The news that Marriott was the buyer came to the surprise of analysts and businesses alike. Rumored suitors prior to Marriott’s acquisition included Hyatt, Hotel Corporation, InterContinental Hotels Group and a few large Chinese companies. Eventually, it came down to Marriott and Hyatt, with Marriott becoming the winner. Although Hyatt posed a similar offer to Marriott, the Starwood board concluded that Marriott’s stock had greater potential.

Both chains have said the new  will not only lead to an increase in global growth, but it will also support the new company in areas like reservations and procurement, profitability, and franchise attractiveness.

This acquisition also means that the Marriott Rewards Program and the highly lauded Starwood Preferred Guest (SPG) program will be blended. There was widespread concern with SPG program members and whether or not their program perks would be done away with. According to Arne Sorenson, Marriott CEO, neither SPG or Marriott Rewards members should worry about losing their coveted points. “They are both extraordinarily powerful programs and we will make them more powerful and relevant,” noted Sorenson.
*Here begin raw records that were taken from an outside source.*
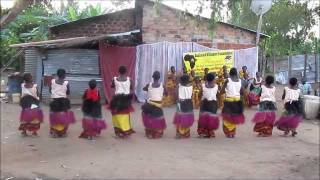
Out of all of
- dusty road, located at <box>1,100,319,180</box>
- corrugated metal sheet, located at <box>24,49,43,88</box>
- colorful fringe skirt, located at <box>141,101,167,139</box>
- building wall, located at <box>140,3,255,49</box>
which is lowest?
dusty road, located at <box>1,100,319,180</box>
Marriott International Spokesman Tom Marder added, “Our programs and portfolios complement each other well, and we intend to draw upon the best of both programs to provide more value for our guests and hotels.”

What does this mean for travelers? This will most likely lead to more attractive prices for high quality experiences. The merger will bring economies of scale into play that will help these properties offer better deals in the form of direct room rates or value-added services. Once both loyalty programs combine, members will have a wider choice of rewards to redeem across a larger family of brands. Changes to both programs won’t be seen until 2017. The merger will also be an advantage to Marriott customers, as their loyalty points will grant them access to more luxury brands, such as St. Regis and The Luxury Collection.

There is still uncertainty as to how this merger will impact hotel owners, franchisees, and developers until the transaction is complete, which is expected for mid-2016. Analysts predict other brands will merge to create the size and influence to compete with the largest hotel company in the world.